Anyway harder said than done I know, but you should relax and let your fear go. Your man is not your ex, he is not like your ex he is simply himself. There really is no point in fearing that something is happening when it hasn't yet happened and or might never happen as such. Not to tell you what you don't know, but sometimes it's nice to be reminded of words to the effect that your worth is intrinsic within you, happiness is from the fountain you have within. He can't make you happy but he can share a life with you in which you both please each other and seldom diminish the happiness found within. You can compliment one another without it being overwhelming.

As it stands believe what he tells you with respect to his desire and love for you, our minds change all the time our wants are sometimes fleeting and long standing, what he does and how he actually behaves is what matters. We all hold so many thoughts that come and go, our measure is found in our actual actions.

I don't think it warrants special concern or dwelling upon, I think you would do well to just let it go. That fear of the past hangs over both of you, yet neither of you need to let that fear rule you.


----------



## farsidejunky (Mar 19, 2014)

MrsHolland said:


> OK I hear you. Breath in, breath out. My deepest thanks to you for the gentle wake up call. I have it good, I know I have it good. So damn good I am terrified of losing it.


 @TooNice signature is so appropriate for so many moments for the more emotional of us (myself included). In those moments when we trigger, and begin to catastrophize:

"Just Breathe"

Sent from my SM-N910V using Tapatalk


----------



## MrsHolland (Jun 18, 2016)

Personal I had to smile, Mr H called me by his ex wifes name a couple of times early on, far out I was pretty pissed off. He was devastated and spoke to his counselor about it who said pretty much what you have said, that it happened because the friction at the time triggered past experiences so there was an association with his ex.
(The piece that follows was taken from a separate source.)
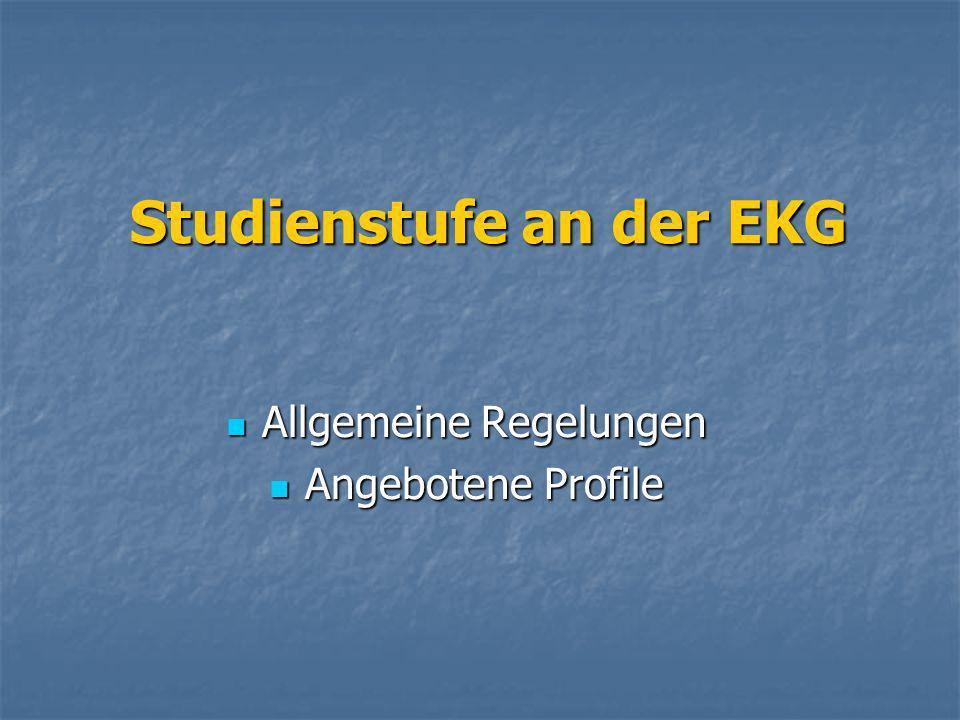 Studienstufe an der EKG Allgemeine Regelungen Allgemeine Regelungen Angebotene Profile Angebotene Profile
I also hear what you are saying. Letting fear rule is a big downfall of mine. I am going to do my best to just let this go. Maybe this will be part of an awakening of my mind heading into the future with this big guy as we get older together.


----------



## uhtred (Jun 22, 2016)

I am a mid-50s male. I have always wanted more sex than my wife. The biggest change I find is that I tolerate doing without sex much better than I used to, but I have not lost interest when I have the opportunity.


----------



## TX-SC (Aug 25, 2015)

47yo married male here. I think of sex quite often, but not as much as I did in my 20s. It is natural for this to happen. But, it does appear that your husband still desires you. Don't take it personally if he slows down a bit. He's only human.


----------



## jorgegene (May 26, 2012)

Ok, I'm one of the 'old' guys you're looking to hear from.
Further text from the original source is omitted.